Я должна сознаться: этот вечер произвел на меня впечатление, но не фраками и вечерними платьями присутствующих, а непривычной расслабленностью людей. Вспоминая их, да и всю атмосферу вечера, я догадалась, что самое разительно непривычное для меня было ощущение общей беззаботности.

Нет, я понимала, конечно, что у них, как и у любых нормальных людей, полно повседневных и неповседневных забот, но эти заботы казались мне другого порядка, чем, скажем, мои или моих знакомых. Какие улетные фантазии завораживали меня в те редкие минуты, когда я могла заставить себя не думать о том, чем платить в следующий месяц за квартиру или лечь ли мне сегодня в три часа ночи либо, наоборот, прямо сейчас, в двенадцать, и проснуться в четыре утра, чтобы успеть подготовиться к занятиям? Позвонить Катьке и поболтать с ней полчаса, узнав у нее все последние сплетни и перемыв и без того давно стерильные косточки всем нашим близким и далеким знакомым. Или, если Катьки не было дома, взять какой-нибудь самый простенький детектив, чтобы не задумываться, и, включив какую-нибудь туфту по телевизору, не проникаться до конца ни тем, ни другим.

Мысль о дискретности хоть жизни, хоть чего другого, также, как информация о древних пирамидах или о каких-то там квантовых явлениях, не могла в принципе коснуться моего сознания, не потому, как я надеялась, что мое сознание было слишком упрощенно для них, а потому, что мысли эти не водились в среде обитания моего сознания. И наоборот, моему сознанию никогда не доводилось попадать в среду обитания подобных мыслей.

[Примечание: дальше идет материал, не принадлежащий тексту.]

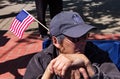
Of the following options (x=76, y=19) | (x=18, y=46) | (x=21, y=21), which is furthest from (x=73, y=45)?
(x=18, y=46)

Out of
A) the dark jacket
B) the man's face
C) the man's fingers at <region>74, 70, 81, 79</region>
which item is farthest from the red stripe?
the man's fingers at <region>74, 70, 81, 79</region>

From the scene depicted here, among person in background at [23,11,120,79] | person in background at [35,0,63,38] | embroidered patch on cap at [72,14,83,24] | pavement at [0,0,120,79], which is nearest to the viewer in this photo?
person in background at [23,11,120,79]

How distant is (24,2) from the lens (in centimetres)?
978

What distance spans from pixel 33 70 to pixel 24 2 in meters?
7.60

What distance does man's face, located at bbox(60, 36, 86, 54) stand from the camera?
2.03 meters

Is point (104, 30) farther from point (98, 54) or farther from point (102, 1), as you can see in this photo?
point (98, 54)

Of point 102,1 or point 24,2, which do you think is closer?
point 102,1

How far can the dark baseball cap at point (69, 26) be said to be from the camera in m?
2.08

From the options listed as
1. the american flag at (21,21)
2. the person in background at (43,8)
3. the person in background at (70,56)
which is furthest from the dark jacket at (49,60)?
the person in background at (43,8)

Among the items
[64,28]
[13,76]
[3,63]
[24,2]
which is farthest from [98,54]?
[24,2]

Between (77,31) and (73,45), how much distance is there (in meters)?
0.10

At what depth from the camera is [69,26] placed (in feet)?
7.02

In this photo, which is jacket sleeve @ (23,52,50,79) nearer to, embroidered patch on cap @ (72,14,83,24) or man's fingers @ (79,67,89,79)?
embroidered patch on cap @ (72,14,83,24)

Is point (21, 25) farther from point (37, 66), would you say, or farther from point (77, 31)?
point (77, 31)
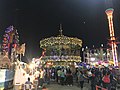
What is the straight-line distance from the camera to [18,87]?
11859 millimetres

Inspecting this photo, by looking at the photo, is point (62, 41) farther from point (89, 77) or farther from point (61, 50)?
point (89, 77)

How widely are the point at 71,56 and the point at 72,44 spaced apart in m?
1.49

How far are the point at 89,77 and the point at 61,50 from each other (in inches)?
322

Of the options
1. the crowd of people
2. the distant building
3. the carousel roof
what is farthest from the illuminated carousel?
the distant building

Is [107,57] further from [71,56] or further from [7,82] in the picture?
[7,82]

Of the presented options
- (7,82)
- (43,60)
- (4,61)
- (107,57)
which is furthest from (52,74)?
(107,57)

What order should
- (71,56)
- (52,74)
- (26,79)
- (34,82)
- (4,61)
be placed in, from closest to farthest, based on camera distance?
(26,79)
(34,82)
(4,61)
(71,56)
(52,74)

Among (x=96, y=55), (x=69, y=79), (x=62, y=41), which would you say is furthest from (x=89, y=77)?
(x=96, y=55)

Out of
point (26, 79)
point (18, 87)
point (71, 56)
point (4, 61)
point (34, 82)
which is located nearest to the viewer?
point (18, 87)

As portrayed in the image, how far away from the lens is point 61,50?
22438 mm

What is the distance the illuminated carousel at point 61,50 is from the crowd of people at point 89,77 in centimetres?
125

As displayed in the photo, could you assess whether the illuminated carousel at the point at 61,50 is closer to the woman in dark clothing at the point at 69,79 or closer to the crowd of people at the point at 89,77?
the crowd of people at the point at 89,77

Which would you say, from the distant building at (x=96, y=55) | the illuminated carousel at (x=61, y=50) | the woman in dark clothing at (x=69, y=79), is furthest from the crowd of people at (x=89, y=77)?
the distant building at (x=96, y=55)

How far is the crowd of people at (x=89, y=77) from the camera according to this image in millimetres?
11492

Я поняла, что существуют они как бы в разных плоскостях и пересечься им просто не представлялось возможности.

И не то, опять пришло мне в голову, что Катькины впечатления о ее мальчиках казались мне не стоящими времени или внимания, а просто не были они такими отвлеченными и потому беззаботными по сравнению с теми разговорами, что я слышала на вечере.

Глава восьмая

Я ходила, думая об этом, недели две-три, пытаясь разобраться в своих ощущениях, пока они, неясные и расплывчатые, не выразились в одной короткой фразе: «Я не там».

Уже потом, через годы, я, анализируя процесс мышления, разобралась, как та или иная мысль находит во мне конкретную форму. Сначала, поняла я, и мысли-то никакой нет, а только неопределенное, зыбкое, только интуитивное ощущение, догадка, взявшаяся из ниоткуда или скорее из всего – в общем, не знаю. Это эмбрион будущей мысли, и не надо бояться, что он бесследно рассосется, так же, как и не надо пытаться его развивать искусственно – он никуда не денется, он внутри и требует, как любой эмбрион, естественного, нефорсированного развития.

Чуткая эта догадка может иногда перестать ощущаться, показаться потерянной, но не нужно беспокоиться, она не потеряется, она просто затихла и вернется, окрепшая и вызревшая. Со временем затаившееся чувство незаметно для нас самих перерабатывается, переваривается желудочным соком нашего сознания, и частички его, видоизменившись, как после химической реакции, оседают где-то на дне. Постепенно, скопившись в достаточном количестве, они склеиваются между собой, создавая единую массу родившейся мысли.

 

Но мысль эта, уже сформировавшись внутри, еще не умеет выйти наружу, так как не знает, как выразить себя. Тогда сознание снова принимается за работу, осторожно, на ощупь, как слепой в узком коридоре, пытается оно вписать мысль в пока еще неуклюжую словесную форму, практически никогда не добиваясь успеха с первых судорожных попыток. Только лишь потом, проговорившись и мысленно, и вслух, мысль находит, скорее пробивает, протаптывает ту единственную тропинку, которая дает ей самое предельное выражение.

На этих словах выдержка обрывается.